# If your GitHub PAT leaked

> Scope: any GitHub Personal Access Token (PAT), `gh` CLI session, or SSH key that was on disk when malware ran.

## Authoritative references

- **[GitHub Docs — Managing your personal access tokens](https://docs.github.com/en/authentication/keeping-your-account-and-data-secure/managing-your-personal-access-tokens)** — official UI walkthrough.
- **[GitHub Docs — Reviewing your authorized integrations](https://docs.github.com/en/authentication/keeping-your-account-and-data-secure/reviewing-your-authorized-integrations)**.
- **[GitHub Docs — Token expiration and revocation](https://docs.github.com/en/authentication/keeping-your-account-and-data-secure/token-expiration-and-revocation)**.
- **[GitHub Docs — Best practices for GitHub Actions security](https://docs.github.com/en/actions/reference/security/secure-use)**.
- **[Wiz — Hardening GitHub Actions: Lessons from Recent Attacks](https://www.wiz.io/blog/github-actions-security-guide)**.
- **[GitGuardian — How Hackers Used Stolen GitHub OAuth Tokens](https://blog.gitguardian.com/how-hackers-used-stolen-github-oauth-tokens/)** — real attack walkthrough.

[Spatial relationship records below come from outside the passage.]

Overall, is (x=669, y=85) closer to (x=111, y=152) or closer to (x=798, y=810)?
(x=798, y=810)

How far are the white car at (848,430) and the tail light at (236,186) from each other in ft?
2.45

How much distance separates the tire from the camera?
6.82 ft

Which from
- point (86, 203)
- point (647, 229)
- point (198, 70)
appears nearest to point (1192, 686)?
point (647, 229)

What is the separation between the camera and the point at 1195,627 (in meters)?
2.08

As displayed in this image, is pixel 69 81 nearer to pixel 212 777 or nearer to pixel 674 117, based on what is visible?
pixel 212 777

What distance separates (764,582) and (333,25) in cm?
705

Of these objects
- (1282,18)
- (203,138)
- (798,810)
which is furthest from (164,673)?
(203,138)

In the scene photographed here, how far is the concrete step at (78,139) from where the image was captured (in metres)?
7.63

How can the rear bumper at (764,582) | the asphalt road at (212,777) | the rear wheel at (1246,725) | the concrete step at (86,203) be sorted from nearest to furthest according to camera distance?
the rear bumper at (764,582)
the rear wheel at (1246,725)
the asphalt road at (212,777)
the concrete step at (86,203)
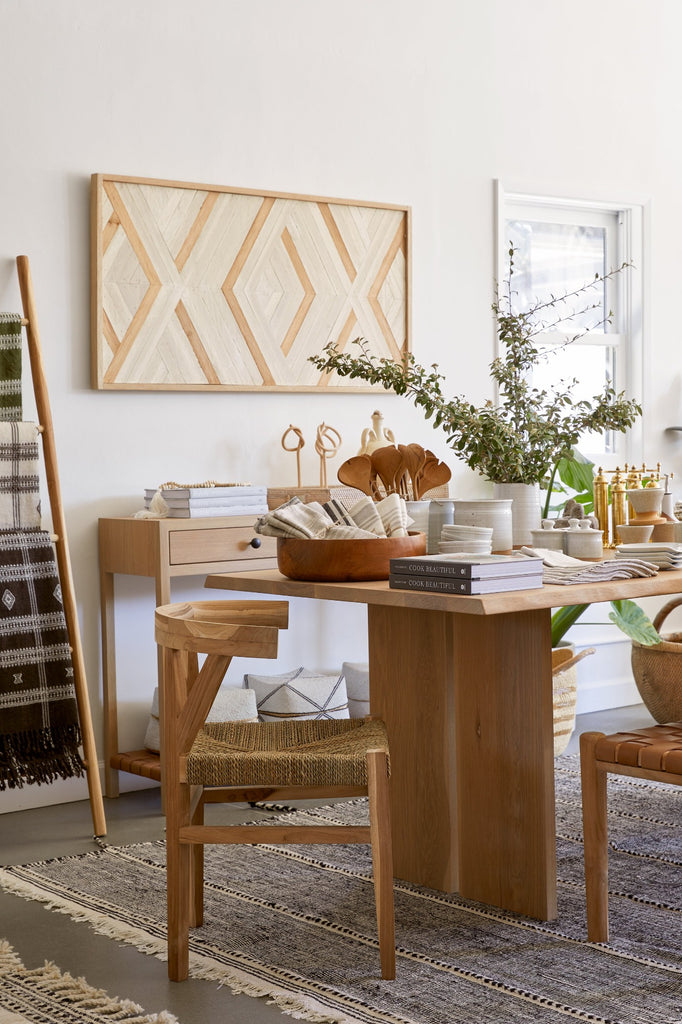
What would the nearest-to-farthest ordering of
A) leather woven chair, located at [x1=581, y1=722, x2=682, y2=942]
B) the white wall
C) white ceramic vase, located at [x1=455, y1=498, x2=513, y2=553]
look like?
1. leather woven chair, located at [x1=581, y1=722, x2=682, y2=942]
2. white ceramic vase, located at [x1=455, y1=498, x2=513, y2=553]
3. the white wall

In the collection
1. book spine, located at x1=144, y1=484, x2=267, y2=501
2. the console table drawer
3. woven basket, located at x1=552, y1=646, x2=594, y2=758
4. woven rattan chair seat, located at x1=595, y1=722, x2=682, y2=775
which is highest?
book spine, located at x1=144, y1=484, x2=267, y2=501

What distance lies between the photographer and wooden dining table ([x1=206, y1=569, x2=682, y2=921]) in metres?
2.71

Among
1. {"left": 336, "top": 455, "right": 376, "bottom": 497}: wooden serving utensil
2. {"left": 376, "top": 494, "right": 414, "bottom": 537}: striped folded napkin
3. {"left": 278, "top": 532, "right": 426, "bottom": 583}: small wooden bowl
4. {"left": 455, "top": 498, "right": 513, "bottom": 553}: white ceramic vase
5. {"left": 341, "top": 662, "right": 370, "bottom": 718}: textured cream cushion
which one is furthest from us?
{"left": 341, "top": 662, "right": 370, "bottom": 718}: textured cream cushion

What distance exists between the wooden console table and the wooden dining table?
0.89 metres

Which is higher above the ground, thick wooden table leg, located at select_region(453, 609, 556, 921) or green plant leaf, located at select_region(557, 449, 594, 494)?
green plant leaf, located at select_region(557, 449, 594, 494)

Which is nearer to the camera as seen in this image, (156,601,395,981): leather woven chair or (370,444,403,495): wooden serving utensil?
(156,601,395,981): leather woven chair

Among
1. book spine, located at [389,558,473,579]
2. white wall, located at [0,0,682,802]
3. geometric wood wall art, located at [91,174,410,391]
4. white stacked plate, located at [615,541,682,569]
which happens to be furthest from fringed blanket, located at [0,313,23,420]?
white stacked plate, located at [615,541,682,569]

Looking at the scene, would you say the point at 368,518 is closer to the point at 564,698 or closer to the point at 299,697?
the point at 299,697

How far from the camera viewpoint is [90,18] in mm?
3984

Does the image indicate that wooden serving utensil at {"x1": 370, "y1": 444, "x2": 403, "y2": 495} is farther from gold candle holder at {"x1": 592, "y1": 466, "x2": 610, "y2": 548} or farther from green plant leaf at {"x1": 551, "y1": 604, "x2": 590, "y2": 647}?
green plant leaf at {"x1": 551, "y1": 604, "x2": 590, "y2": 647}

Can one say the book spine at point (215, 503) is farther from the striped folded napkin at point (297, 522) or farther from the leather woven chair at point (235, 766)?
the leather woven chair at point (235, 766)

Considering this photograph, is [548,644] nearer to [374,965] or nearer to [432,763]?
[432,763]

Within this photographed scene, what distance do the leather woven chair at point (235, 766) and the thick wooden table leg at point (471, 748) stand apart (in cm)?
31

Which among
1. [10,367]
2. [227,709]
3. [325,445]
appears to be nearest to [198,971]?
[227,709]
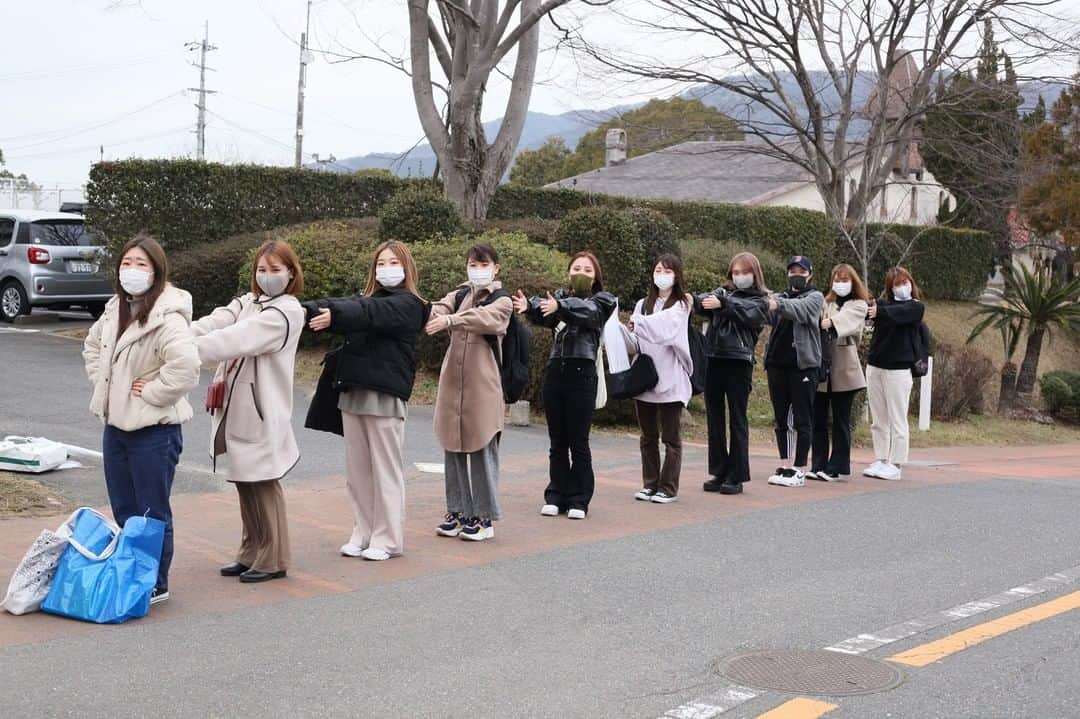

## Do this first (60 seconds)

1. [github.com/settings/tokens](https://github.com/settings/tokens) → **Revoke all**.
2. [github.com/settings/tokens?type=beta](https://github.com/settings/tokens?type=beta) → revoke fine-grained tokens too.
3. [github.com/settings/applications](https://github.com/settings/applications) → review authorized OAuth apps.
4. [github.com/settings/security-log](https://github.com/settings/security-log) → look for suspicious activity in the last 24 hours.

## Triage

### What could the attacker do?

With a valid PAT:

- **Flip your private repos public.** [Shai-Hulud did this on first execution.](../advisories/2025-09-shai-hulud-original.md) Source code + committed secrets become world-readable.
- **Clone every private repo** you have access to (yours + every org you're in).
- **Create new repos** in your account to dump exfiltrated data (the `Shai-Hulud` repos / [Dune-themed names from Mini Shai-Hulud](../advisories/2026-05-tanstack-mini-shai-hulud.md)).
- **Push to your repos**, including malicious commits, force-pushes, release artifacts.
- **Add SSH keys / deploy keys** for persistent access.
- **Read/write GitHub Actions secrets** in repos where you have permissions.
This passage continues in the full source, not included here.